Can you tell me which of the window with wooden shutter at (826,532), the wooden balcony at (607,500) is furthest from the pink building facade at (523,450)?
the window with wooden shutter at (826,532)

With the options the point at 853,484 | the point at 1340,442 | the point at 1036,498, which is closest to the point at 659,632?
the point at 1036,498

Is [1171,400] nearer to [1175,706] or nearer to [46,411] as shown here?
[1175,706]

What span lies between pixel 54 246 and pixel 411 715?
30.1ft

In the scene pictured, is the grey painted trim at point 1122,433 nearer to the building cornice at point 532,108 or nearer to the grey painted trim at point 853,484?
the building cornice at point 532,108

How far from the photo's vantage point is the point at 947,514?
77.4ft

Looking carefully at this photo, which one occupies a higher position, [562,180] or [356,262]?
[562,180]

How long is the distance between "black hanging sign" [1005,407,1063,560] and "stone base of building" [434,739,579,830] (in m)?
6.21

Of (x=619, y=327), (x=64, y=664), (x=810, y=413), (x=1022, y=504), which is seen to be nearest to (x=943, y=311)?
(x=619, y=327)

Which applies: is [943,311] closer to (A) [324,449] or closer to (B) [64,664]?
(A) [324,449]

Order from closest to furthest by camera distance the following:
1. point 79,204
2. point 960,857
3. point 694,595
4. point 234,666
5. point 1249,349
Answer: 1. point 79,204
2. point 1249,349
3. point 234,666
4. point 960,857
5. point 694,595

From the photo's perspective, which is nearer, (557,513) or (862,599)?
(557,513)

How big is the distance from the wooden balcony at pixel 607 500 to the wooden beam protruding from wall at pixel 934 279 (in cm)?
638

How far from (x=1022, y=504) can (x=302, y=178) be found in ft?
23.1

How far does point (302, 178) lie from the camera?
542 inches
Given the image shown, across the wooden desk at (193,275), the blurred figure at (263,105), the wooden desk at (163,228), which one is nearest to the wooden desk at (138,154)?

━━━━━━━━

_Task objective_:
Return each line of the material above that contains the string "shown".

_Result of the exercise_:
Is [1171,400] nearer to [1175,706] or nearer to [46,411] as shown here?
Given the image shown, across the wooden desk at (193,275), the blurred figure at (263,105), the wooden desk at (163,228), which one is nearest to the wooden desk at (138,154)?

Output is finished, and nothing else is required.